Ed Rasimus wrote:
On Fri, 11 Jun 2004 09:59:56 -0400, "George Z. Bush"
wrote:
I committed no atrocities, am guilty of no war crimes, .....
If, in your entire career flying bomb-carrying combat aircraft, you ever
jettisoned your bomb load for whatever reason on other than your assigned
bona-fide target (let's say in a free fire zone), there are some who might
make the argument that you most certainly did commit either an atrocity or a
war crime if your bombs landed on innocent enemy civilians. I personally
don't care to pursue that point, but you ought not be shocked to learn that
some people might, and they're not necessarily unpatriotic because they feel
that way.
"War crimes" need to be defined as violations of international accords
regarding the conduct of armed conflict.

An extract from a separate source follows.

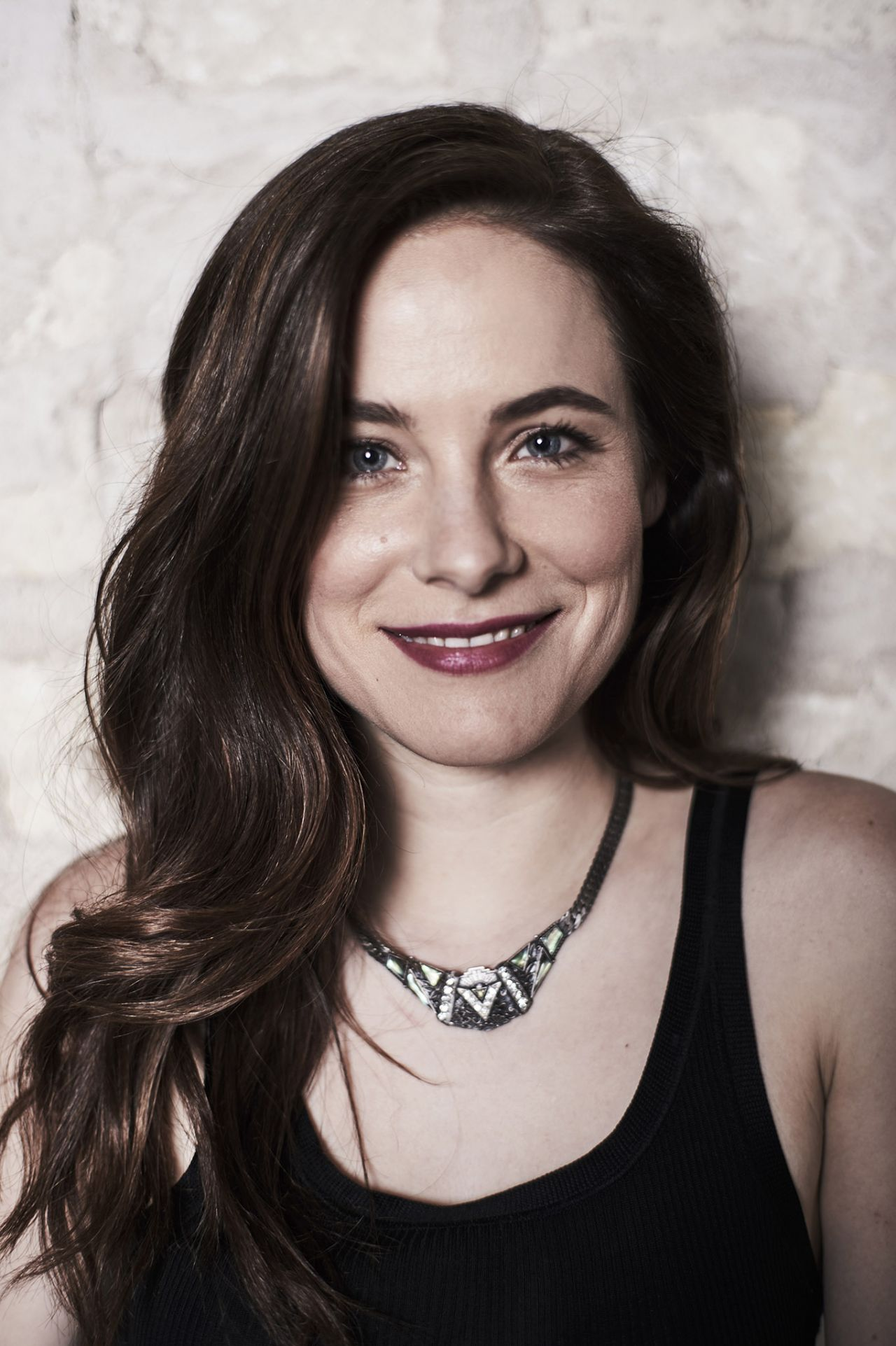 Caroline Dhavernas hair color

We can't ascribe the term to
whatever offends our particular sensibilities or suits our political
needs of the moment.
Let's take the red herring off the table. Let's just assume that the situation
I described is a violation of the section of the Geneva Accords that prohibits
punishing the civilian populace of the nation with which we are at war, to which
the US is a signatory.
Jettisoning weapons in emergencies, for personal defense, etc, is NOT
a war crime. There is considerable difference between jettisoning a
weapons load and targeting innocents. One is acknowledged as an
unavoidable risk of a combat zone while the other is most assuredly
proscribed.
I didn't suggest any imminent emergency. I was just suggesting that you had a
piece or ordinance hung up that you couldn't release on target. I also did not
suggest deliberately targeting civilians.
A "free-fire zone" is, in its entirety an area of unrestricted weapons
employment with only small exceptions, such as hospitals, refugee
camps, churches (religious buildings), and white flags exempt.

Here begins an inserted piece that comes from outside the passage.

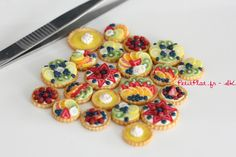 Just a Bunch of Miniature Fruit Tarts by PetitPlat.deviantart.com on @deviantART #miniature #food #dollhouse
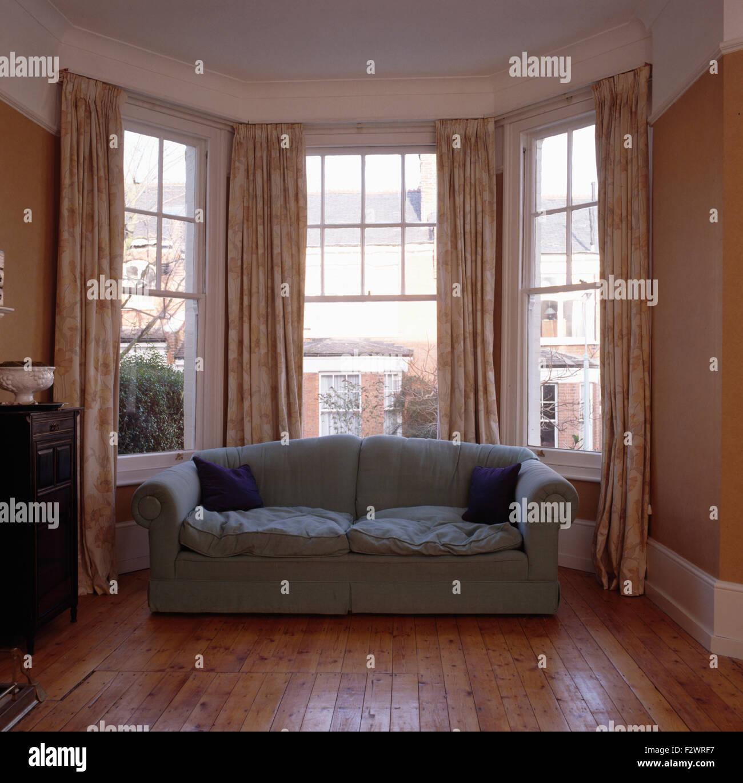 Awesome Grey Sofa In Front Of Bay Window In Eighties Living Room Inzonedesignstudio Interior Chair Design Inzonedesignstudiocom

Delivering in a free-fire zone is not a war crime.
Let's assume that your exceptions to the definition of a "free fire zone" are
accurately stated, as they probably are. The problem becomes one that you may
be somewhat delusion if you think that some people might not take exception to
your conclusion regarding delivering ordinance in a free fire zone when (let's
assume) the entire Gulf of Tonkin was readily and safely available for that
purpose
Certainly there are some who "might make the argument" that I "most
certainly did commit either an atrocity or a war crime (that's either
an interesting distinction or a redundancy) IF your bombs landed on
innocent enemy (oxymoron???) civilians."
Well, we've finally reached an area of agreement in that there might be some
who would consider dropping ordinance on enemy civilians to be an atrocity or a
war crime. I happen to be one of those who think those terms are not
necessarily mutually exclusive in that traumatically amputating the extremities
of an unarmed civilian might well be both an atrocity and a war crime.

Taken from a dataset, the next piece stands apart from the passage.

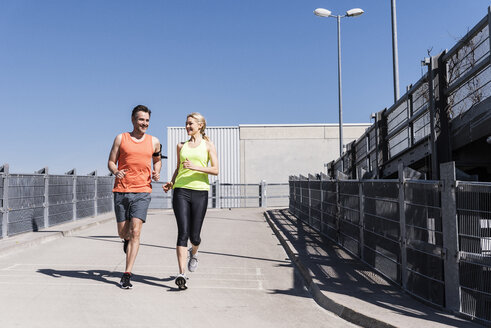 Fit couple jogging in the city - UUF13580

I've previously challenged your categorization of innocent enemy civilians since
you apparently suggested that they can't be enemy and innocent at the same time.
Infants and young children are incapable of posing a credible threat to our
armed forces, as are other civilians, including the excessively aged and the
infirm. Pretending that they don't exist in a free fire zone simply because you
can't see them is unacceptable. Only those who take up arms against you are
legitimate targets; those you suspect might do so are not until such time as
they arm themselves. As long as they're unarmed, they're protected by the
provisions of the Geneva Conventions regardless of our suspicions.
But making the argument isn't
following the definition of a war crime. Some might even accuse the
military of genocide or wholesale murder, but they would be employing
a despicable level of hyperbole.
The purpose of military operations is to "kill people and break
things". Doing anything less is a sure route to defeat.
In other words, you're saying that anything goes and that you have no
constraints on anything you or the military choose to do. If you claim
something like that, you have to realize that the entire world will snicker and
smirk when our government issues its next annual report of nations who have
egregiously violated the human rights of its own citizens or of others. How can
we expect others to live by our human rights rules when we fail to do so
ourselves? Won't we have lost the moral high ground that our nation has always
enjoyed in the past? Up until WWII and perhaps the Korean War as well, we used
to be the world's good guys. Nowadays, a billion plus Muslims look on us with a
clearly jaundiced or suspicious eye, as well as many others of our former
friends and admirers. What happened to bring that about?
George Z.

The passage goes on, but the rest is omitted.